Ce n'était pas la première fois qu'il agissait ainsi. Il y a quelques jours, lorsque j'ai quitté la salle de banquet dans un état lamentable, il m'a raccompagnée à ma voiture et son dernier geste fut le même. À quoi pensais-je alors

? C'est terrifiant comme ces quelques jours m'ont paru une éternité. Je ne me souviens plus de grand-chose.

La calèche se mit en marche. La cité impériale était pavée de dalles de pierre lisse. Le roulement des roues résonnait indéfiniment à mes oreilles. Je fermai lentement les yeux et me laissai sombrer dans le sommeil. Ou peut-être n'était-ce qu'un rêve.
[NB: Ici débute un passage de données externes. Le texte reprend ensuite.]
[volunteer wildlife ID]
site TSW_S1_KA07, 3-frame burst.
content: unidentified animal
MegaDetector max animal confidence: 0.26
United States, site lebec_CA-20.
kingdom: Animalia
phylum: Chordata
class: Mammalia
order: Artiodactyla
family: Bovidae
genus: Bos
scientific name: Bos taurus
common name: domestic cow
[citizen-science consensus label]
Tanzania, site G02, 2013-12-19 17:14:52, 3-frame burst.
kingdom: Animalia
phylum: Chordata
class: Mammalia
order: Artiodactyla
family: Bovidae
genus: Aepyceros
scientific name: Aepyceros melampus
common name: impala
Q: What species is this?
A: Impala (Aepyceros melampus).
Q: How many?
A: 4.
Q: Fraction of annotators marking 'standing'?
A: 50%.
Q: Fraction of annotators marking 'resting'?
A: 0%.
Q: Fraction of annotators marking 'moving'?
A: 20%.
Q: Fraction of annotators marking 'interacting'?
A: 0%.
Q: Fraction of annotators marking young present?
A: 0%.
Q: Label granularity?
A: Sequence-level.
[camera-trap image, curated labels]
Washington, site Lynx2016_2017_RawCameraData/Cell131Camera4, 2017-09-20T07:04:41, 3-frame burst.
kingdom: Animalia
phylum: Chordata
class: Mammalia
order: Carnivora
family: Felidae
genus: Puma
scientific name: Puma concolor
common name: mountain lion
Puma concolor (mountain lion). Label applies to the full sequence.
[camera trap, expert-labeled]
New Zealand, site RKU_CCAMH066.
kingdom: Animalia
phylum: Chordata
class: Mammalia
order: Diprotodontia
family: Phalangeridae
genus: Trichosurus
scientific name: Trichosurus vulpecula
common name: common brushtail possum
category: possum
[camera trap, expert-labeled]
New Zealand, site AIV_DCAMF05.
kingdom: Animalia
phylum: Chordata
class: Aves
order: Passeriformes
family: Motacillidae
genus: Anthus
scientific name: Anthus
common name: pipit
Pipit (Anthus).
À mon réveil, j'étais toujours dans cette chambre de pierre, attendant de voir le visage hideux de Cheng Ping. Ou peut-être y avait-il une issue encore plus heureuse. À mon réveil, j'étais toujours dans ma cour la plus familière, et Ji Feng apparut au premier coup d'œil.

Cependant, lorsque je me suis finalement réveillé, la première chose que j'ai vue fut mon frère impérial.

Il se tenait près de mon lit, l'air très heureux. La chambre était luxueuse, avec une végétation luxuriante et des fleurs épanouies à l'extérieur des fenêtres sculptées. Mon petit neveu, Tianheng, était là aussi, écrivant sur la table près de la fenêtre, marmonnant pour lui-même.

Je reconnais cet endroit

; c’est la résidence du prince héritier. Mon frère aîné rayonne. Tianheng écrit avec application, sans se soucier des taches d’encre sur son petit visage joufflu. Tout autour de nous est paisible et silencieux

; la scène cauchemardesque de tout à l’heure semble n’avoir été qu’un rêve.

J'ai poussé un soupir de soulagement et j'allais justement demander si c'était un rêve quand les paroles de mon frère m'ont fait prendre conscience de la réalité.

L'empereur dit : « Tianheng, ta tante s'est réveillée. Nous devrions retourner au palais pour préparer la cérémonie du couronnement. »

...

Salut

! Frère, tu as aussi des fans

! Certains disent qu’ils t’apprécient beaucoup et qu’ils ont hâte de voir tes performances déjantées.

Le frère aîné sourit, regarda la mer, tourna la tête et continua de sourire, puis dit quatre mots à Lu Jian : « Naizut ».